Il faut redonner la main aux territoires.
 

Quid du troisième âge et du secteur des Ehpad ?

Dr François Braun : L'axe principal de notre programme est de lutter contre les inégalités d'accès à la santé, c'est-à-dire la prévention, le dépistage et le soin. Pour ce qui est des personnes les plus âgées, nous mettons à disposition une série d'outils. Nous privilégions le maintien à domicile, et la prévention de la perte d'autonomie. À ce titre nous proposons des examens clés à différents âges de la vie : à 60 ans nous recherchons les troubles neurosensoriels, et un bilan d'autonomie doit être réalisé à 70, 75 ans. En matière de maintien à domicile, nous aurons un interlocuteur unique qui organisera tous les services pour la personne âgée ou l’aidant. Nous augmentons de deux heures par semaine le temps d'aide à domicile pour favoriser le "liant", les relations sociales. Nous mettrons en place aussi une PrimeAdapt' pour permettre le financement jusqu’à 70% de l’aménagement du domicile de la personne, car souvent les personnes en perte d'autonomie ne peuvent pas rester à domicile car il devient impossible de prendre une douche ou passer à l’étage. Nous prévoyons aussi la création de 100 000 places dont 50 000 pour des solutions intermédiaires sur le principe des habitats innovants (le béguinage, les appartements partagés...), et 50 000 avec des équipes mobiles soignantes hors les murs des Ehpad. Si on arrive à maintenir plus de gens à domicile, cela veut dire que les résidents qui seront admis dans les Ehpad seront plus dépendants : il faudra alors renforcer les équipes dans les unités de soins et dans les unités de vie. Nous créerons 50 000 postes en plus dans les Ehpad, tout en prenant soins de médicaliser correctement ces Ehpad.

 
Nous prévoyons la création de 100 000 places dont 50 000 sur le principe des habitats innovants (le béguinage, les appartements partagés...), et 50 000 avec des équipes mobiles soignantes.
 

En quoi la crise du Covid a influé sur le programme santé du candidat Macron ?

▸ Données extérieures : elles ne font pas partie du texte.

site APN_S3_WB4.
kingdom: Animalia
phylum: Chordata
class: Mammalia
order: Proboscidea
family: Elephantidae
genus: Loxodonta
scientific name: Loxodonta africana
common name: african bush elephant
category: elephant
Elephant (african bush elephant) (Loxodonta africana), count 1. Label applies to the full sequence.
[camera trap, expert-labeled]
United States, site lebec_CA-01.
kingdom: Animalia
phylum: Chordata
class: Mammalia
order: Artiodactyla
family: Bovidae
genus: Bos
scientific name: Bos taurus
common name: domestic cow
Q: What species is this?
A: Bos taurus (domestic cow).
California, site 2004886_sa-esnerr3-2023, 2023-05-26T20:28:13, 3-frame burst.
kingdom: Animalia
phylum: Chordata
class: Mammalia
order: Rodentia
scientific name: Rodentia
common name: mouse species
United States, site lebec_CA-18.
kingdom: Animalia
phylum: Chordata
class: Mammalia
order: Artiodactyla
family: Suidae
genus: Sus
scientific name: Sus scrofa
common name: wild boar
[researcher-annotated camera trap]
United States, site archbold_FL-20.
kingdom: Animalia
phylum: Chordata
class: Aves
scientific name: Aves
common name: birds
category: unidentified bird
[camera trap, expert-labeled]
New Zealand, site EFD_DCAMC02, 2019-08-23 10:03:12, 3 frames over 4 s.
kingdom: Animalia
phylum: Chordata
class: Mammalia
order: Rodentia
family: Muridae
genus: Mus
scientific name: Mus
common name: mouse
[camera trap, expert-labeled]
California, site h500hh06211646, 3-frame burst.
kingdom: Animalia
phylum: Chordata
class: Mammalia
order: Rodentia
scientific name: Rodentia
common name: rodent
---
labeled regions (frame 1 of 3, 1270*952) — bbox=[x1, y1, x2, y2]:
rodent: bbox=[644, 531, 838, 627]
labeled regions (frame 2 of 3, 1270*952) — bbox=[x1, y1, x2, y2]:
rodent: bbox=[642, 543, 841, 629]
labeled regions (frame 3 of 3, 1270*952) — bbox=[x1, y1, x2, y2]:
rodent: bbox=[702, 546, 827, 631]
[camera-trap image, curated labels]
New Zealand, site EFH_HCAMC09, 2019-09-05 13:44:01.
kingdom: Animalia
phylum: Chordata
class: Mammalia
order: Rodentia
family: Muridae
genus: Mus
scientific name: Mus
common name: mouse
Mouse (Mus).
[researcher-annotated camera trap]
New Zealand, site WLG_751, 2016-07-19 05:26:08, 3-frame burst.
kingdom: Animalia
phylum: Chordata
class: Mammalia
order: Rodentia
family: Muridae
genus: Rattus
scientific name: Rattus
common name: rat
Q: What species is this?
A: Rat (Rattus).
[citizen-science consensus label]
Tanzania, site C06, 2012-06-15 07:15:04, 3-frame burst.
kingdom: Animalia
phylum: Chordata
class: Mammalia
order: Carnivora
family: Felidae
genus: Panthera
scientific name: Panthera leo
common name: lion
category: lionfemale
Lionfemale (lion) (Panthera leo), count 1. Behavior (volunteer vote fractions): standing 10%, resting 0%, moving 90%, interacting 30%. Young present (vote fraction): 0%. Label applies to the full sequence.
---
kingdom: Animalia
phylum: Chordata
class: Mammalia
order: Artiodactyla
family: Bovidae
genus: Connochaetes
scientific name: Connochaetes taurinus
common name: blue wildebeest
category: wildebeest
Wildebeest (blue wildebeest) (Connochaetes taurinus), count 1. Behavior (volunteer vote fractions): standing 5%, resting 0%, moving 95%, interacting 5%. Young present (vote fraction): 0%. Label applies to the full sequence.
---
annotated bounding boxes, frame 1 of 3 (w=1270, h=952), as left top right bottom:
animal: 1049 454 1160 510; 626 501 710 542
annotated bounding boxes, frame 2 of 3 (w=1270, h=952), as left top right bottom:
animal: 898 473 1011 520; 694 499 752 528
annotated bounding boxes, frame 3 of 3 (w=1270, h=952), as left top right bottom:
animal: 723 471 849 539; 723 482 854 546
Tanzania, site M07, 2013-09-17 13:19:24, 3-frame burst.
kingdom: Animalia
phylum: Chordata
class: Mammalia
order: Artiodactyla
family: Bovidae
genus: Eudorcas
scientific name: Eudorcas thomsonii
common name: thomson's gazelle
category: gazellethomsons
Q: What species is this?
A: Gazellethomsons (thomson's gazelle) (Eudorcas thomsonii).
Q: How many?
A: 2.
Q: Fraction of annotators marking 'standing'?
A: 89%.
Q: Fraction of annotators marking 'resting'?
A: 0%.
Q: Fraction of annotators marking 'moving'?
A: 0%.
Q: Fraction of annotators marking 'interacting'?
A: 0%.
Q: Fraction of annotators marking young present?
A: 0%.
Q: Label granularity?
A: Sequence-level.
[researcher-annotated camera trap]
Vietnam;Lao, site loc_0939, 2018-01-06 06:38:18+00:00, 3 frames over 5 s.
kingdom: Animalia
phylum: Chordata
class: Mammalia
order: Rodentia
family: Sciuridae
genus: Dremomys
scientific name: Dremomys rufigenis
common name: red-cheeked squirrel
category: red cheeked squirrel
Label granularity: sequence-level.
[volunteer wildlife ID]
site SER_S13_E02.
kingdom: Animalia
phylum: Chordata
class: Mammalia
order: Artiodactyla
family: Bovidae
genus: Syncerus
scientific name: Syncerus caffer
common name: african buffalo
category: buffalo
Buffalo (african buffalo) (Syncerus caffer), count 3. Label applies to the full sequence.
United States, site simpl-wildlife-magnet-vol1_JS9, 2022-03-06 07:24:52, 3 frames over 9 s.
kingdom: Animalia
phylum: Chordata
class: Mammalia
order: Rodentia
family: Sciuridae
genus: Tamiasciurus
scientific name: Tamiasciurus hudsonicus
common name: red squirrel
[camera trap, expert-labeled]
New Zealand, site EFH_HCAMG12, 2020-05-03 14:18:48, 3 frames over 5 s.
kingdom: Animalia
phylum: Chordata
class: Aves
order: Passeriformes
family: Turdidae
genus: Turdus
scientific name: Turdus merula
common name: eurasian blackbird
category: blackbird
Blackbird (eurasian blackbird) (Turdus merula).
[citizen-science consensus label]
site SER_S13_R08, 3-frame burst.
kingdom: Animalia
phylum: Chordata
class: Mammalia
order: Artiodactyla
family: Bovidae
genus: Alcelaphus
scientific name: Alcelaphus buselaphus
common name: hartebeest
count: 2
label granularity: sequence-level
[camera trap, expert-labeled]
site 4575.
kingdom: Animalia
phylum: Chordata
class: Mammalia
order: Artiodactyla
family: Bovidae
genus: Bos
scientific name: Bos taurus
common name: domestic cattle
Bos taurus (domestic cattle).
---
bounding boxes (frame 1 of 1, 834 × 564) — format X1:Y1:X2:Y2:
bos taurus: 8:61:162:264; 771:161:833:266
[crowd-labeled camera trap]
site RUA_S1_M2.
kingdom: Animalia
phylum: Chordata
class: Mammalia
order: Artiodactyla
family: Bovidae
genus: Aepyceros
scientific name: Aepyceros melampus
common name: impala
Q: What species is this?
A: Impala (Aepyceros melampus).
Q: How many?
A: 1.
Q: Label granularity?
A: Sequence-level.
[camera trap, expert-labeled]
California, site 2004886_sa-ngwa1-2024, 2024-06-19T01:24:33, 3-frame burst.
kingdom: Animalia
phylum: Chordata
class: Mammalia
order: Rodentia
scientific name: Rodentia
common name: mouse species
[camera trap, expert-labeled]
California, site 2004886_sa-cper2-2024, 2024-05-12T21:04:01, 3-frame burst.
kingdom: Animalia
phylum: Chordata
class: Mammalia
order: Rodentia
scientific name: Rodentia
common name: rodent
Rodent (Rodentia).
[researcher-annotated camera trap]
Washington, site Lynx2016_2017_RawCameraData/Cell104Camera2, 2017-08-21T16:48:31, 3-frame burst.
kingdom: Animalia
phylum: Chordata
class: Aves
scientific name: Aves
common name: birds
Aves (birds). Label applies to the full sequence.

Dr François Braun : Cette crise nous a dévoilé bien des aspects de notre système de santé, à savoir une belle réactivité de nos structures, un investissement sans faille des personnels de santé, un travail collectif entre ville et hôpital, médecins, paramédicaux, et directeurs, extrêmement enrichissant pour chacun. Tout cela augure de nouvelles opportunités pour les années à venir.

Avez-vous des projets pour la sécurité sociale ?

Dr François Braun : La mise en place de la cinquième branche autonomie (cette cinquième branche a d'ores et déjà été mise en place, NDLR), ce n'est pas rien. Nous devrions nourrir des réflexions autour de cet axe majeur. N'oublions pas non plus que nous avons mis en place le 100% santé, (remboursement des lunettes, prothèses dentaires, aides auditives), qui a permis à 10 millions de nos concitoyens de s'équiper.

 
La mise en place de la cinquième branche autonomie, ce n'est pas rien.